Equating with (7) we get:

\[\delta_1=-\gamma_1\alpha_1\] Substituting _1 into (8) yields:

\[\varepsilon_z=\delta_0-\gamma_1\alpha_1u+\mu...(9)\] Substitute \(\varepsilon_z\) from (9) into (6):

\[z=\gamma_0+\gamma_1\alpha_0+\gamma_1\alpha_1u+\gamma_1\varepsilon_x+(\delta_0-\gamma_1\alpha_1u+\mu)\] \[\therefore z=\alpha_0+\alpha_1\gamma_0+\alpha_1\varepsilon_x+\mu...(10)\] Equation (10) is the data generating process (DGP) for z. In this equation, z does not depend on u, and hence \(cov(z,u)=0\). However, x is not included in (10) either; so how is z correlated with x? The answer is that z is generated with the same error term that generates x from u.

We test this with a simulation. The R code is included.
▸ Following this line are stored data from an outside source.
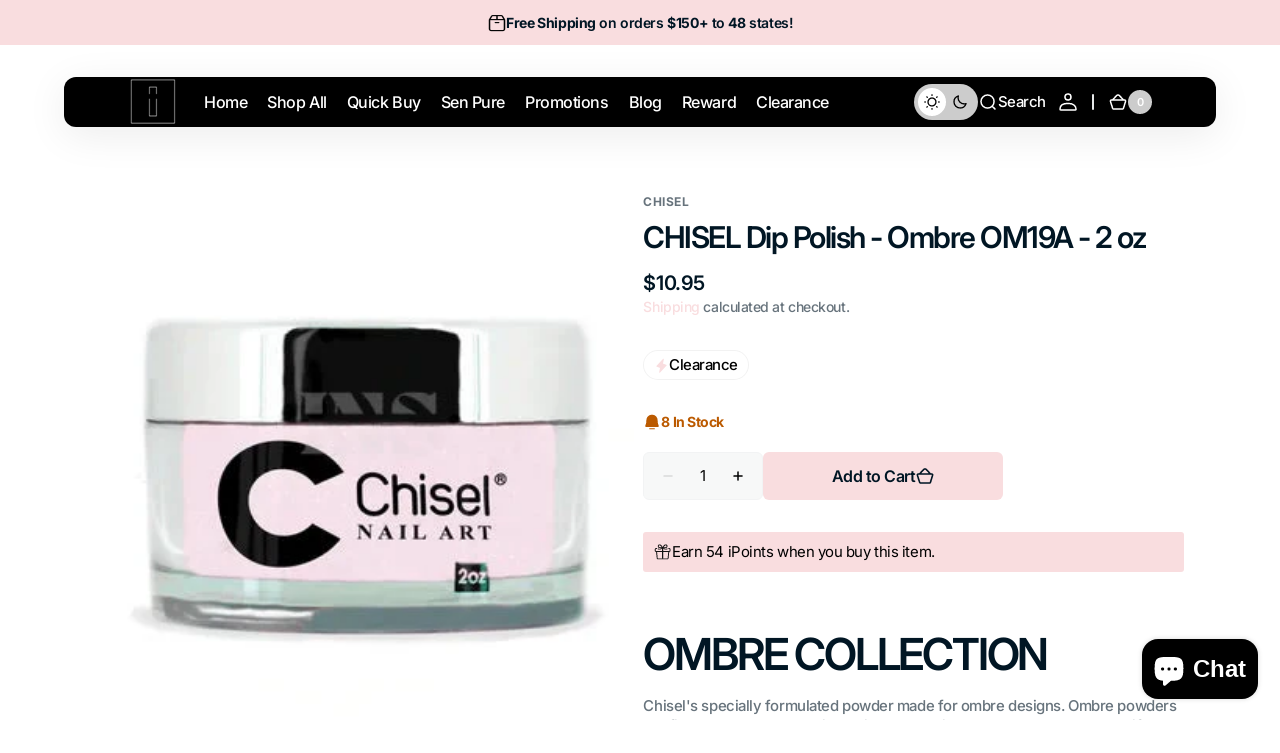

--- FILE ---
content_type: text/css
request_url: https://nailsbestbuy.com/cdn/shop/t/51/assets/component-menu-drawer.css?v=90201745611168722811747930607
body_size: 450
content:
.header__icon--menu{position:initial}.header__icon-wrapper{display:flex;align-items:center;justify-content:center;width:3.6rem;height:3.6rem}menu-drawer>details[open]>summary:before{visibility:visible;opacity:1}.menu-drawer__menu .menu-opening[open]>summary>.icon-caret{transform:rotate(-180deg)}.menu-drawer{position:fixed;top:0;bottom:1.6rem;left:0;width:100%;height:calc(100vh - (var(--header-bottom-position, 100%)) - 1.6rem);height:calc(var(--vh, 1vh) * 100 - (var(--header-bottom-position, 100%)) - 1.6rem);padding:0;background-color:rgb(var(--color-background));border-radius:.6rem;border-left:0;opacity:0;visibility:hidden;pointer-events:none;overflow:hidden;z-index:3}.menu-drawer .header__localization .localization-selector+.disclosure__list{top:auto;left:0;right:unset;bottom:110%}.menu-drawer__top{display:flex;align-items:center;justify-content:flex-start;gap:.8rem;padding-block:.8rem;border-bottom:.1rem solid rgb(var(--color-border))}.menu-drawer__main{overflow-y:auto}.menu-drawer__bottom{display:flex;align-items:center;justify-content:space-between;gap:2.4rem;margin-top:auto;padding:1rem 2rem;background-color:rgb(var(--color-background));box-shadow:0 -8px 30px rgba(var(--color-shadow),.08);border-radius:0 0 .6rem .6rem;z-index:2}.js details[open]>.menu-drawer,.js details[open]>.menu-drawer__submenu{transition:transform var(--duration-default) ease,visibility var(--duration-default) ease,opacity var(--duration-default) ease}.no-js details[open]>.menu-drawer,.js details[open].menu-opening>.menu-drawer{visibility:visible;opacity:1;pointer-events:all}details[open]>.menu-drawer__submenu{visibility:visible}@media screen and (min-width: 750px){.no-js .menu-drawer{height:auto}}.menu-drawer__inner-container{position:relative;display:flex;flex-direction:column;width:100%;height:100%}.menu-drawer__navigation-container{padding-top:1.2rem;overflow-y:auto}.menu-drawer__navigation{padding-inline:2rem}.menu-drawer__inner-submenu{height:100%;overflow-x:hidden;overflow-y:auto}.menu-drawer__inner-submenu *{text-transform:none}.menu-drawer__menu li+li:not(.mega-menu__column-list-item):not(.mega-menu__tab-list-item){border-top:.1rem solid rgb(var(--color-border))}.menu-drawer__menu .menu-drawer__menu-item{font-weight:var(--font-body-weight);color:rgb(var(--color-foreground));pointer-events:auto}.menu-drawer__menu .menu-drawer__menu-item:hover{background-color:transparent}.menu-drawer__menu .menu-drawer__menu-item .link{text-decoration:none}.menu-drawer__menu .menu-drawer__menu-item .icon-caret{width:2.4rem;height:2.4rem}.menu-drawer__inner-submenu li{border-top:.1rem solid rgb(var(--color-border))}.menu-drawer__inner-submenu li .menu-drawer__menu-item{font-weight:var(--font-body-weight)}.menu-drawer__inner-submenu .link{padding:2.1rem 2rem}.menu-drawer__menu-item{padding-block:2.1rem;text-decoration:none}.menu-drawer summary.menu-drawer__menu-item{padding-right:3.2rem}.menu-drawer .icon-arrow{width:1.3rem}.menu-drawer__menu-item>.icon-caret{right:0}.js .menu-drawer__submenu{width:100%;background-color:rgb(var(--color-background));z-index:1;visibility:hidden}.menu-drawer__close-button{margin-top:1.5rem;padding:1.2rem 2.6rem;text-decoration:none;display:none;align-items:center;font-size:1.4rem;width:100%;background-color:transparent;font-family:var(--font-body-family);font-style:var(--font-body-style)}.no-js .menu-drawer__close-button{display:none}.menu-drawer__close-button .icon-arrow{transform:rotate(-90deg);margin-right:1rem}.menu-drawer__utility-links{padding:1.1rem 2rem 1.6rem}.menu-drawer__account{display:inline-flex;align-items:center;text-decoration:none;min-height:4.6rem}.menu-drawer__account .icon-account{margin-right:.8rem}.menu-drawer__account-register{display:flex;align-items:center;gap:.6rem;margin-top:1.6rem;text-transform:none}.menu-drawer__account-register>span{color:rgb(var(--color-foreground-secondary))}.menu-drawer .menu-drawer__utility-account{text-transform:none}.menu-drawer__utility-account-header{display:flex;align-items:center;justify-content:space-between;margin-bottom:1.6rem}.menu-drawer__utility-account-body{display:flex;flex-direction:column;list-style:none;margin:0;padding:0;background-color:rgba(var(--color-background))}.menu-drawer__utility-account-body li{width:100%}.menu-drawer__utility-account-body li a{display:block;padding:.8rem 0;text-decoration:none}.menu-drawer__utility-account-cart{display:flex;align-items:center;justify-content:space-between}.menu-drawer__utility-account-cart a{flex:1}.menu-drawer__utility-name{color:rgba(var(--color-foreground))}.menu-drawer .cart-count-bubble{position:static;top:auto;right:auto;width:2.5rem;height:2.5rem;font-size:1.2rem}.menu-drawer .list-social{margin-top:1.6rem;margin-left:-1rem;gap:0}.menu-drawer .list-social__link{display:flex;align-items:center;justify-content:center;width:4.4rem;height:4.4rem;padding:0;background-color:transparent;color:rgba(var(--color-foreground))}.menu-drawer .list-social__link .icon{height:2.4rem;width:2.4rem}.menu-drawer .list-social__link:hover{color:rgba(var(--color-foreground))}.menu-drawer .list-social__item{display:flex;align-items:center;justify-content:center}.menu-drawer .list-social:empty{display:none}.menu-drawer__utility-links .list-social__link:hover{color:rgba(var(--color-foreground),.75)}
/*# sourceMappingURL=/cdn/shop/t/51/assets/component-menu-drawer.css.map?v=90201745611168722811747930607 */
1. Parameters: \[\alpha_0=\alpha_1=\gamma_0=\gamma_1=1\] \[\sigma_{\varepsilon_x}^2=2\] \[\sigma_\mu^2=0.5\]

# Packages
library(ggplot2)
library(gridExtra)

# 1. Parameters
sd.ex = 2 # Standard deviation of ex
sd.mu = 0.5 # Standard deviation of mu
n = 100

2. Generate u as a uniform distribution between 0 and 10.

set.seed(0)
u = sort(runif(n, 0, 10))

3. Generate \(\varepsilon_x\) as a normal distribution with mean = 0 and \(\sigma_{\varepsilon_x}^2=2\).

set.seed(0)
ex = rnorm(n, sd=sd.ex)

4. Generate x from u and _x using (4).

x = 1 + u + ex

5. Generate z from _x using (10).

set.seed(0)
mu = rnorm(n, sd=sd.mu)
z = 2 + ex + mu

6. Test that the conditions hold.

# Scatterplots
g1 = ggplot(mapping = aes(y=x, x=u)) + geom_point(size=1) + geom_smooth(method = "lm")
g2 = ggplot(mapping = aes(y=z, x=x)) + geom_point(size=1) + geom_smooth(method = "lm")
g3 = ggplot(mapping = aes(y=z, x=u)) + geom_point(size=1) + geom_smooth(method = "lm")
grid.arrange(g1, g2, g3, ncol=2)

## `geom_smooth()` using formula = 'y ~ x'
## `geom_smooth()` using formula = 'y ~ x'
## `geom_smooth()` using formula = 'y ~ x'

# Correlations
cor(x,u)

## [1] 0.8381772

cor(z,x)

## [1] 0.5509224

cor(z,u)

## [1] 0.00660519

We can see that \(r_{x,u}\) and \(r_{x,x}\) are significantly different than zero and \(r_{z,u}\) is almost equal to zero.

Result: The simulation supports the proof.

I hope you enjoyed this demonstration and that it is a useful contribution to our community.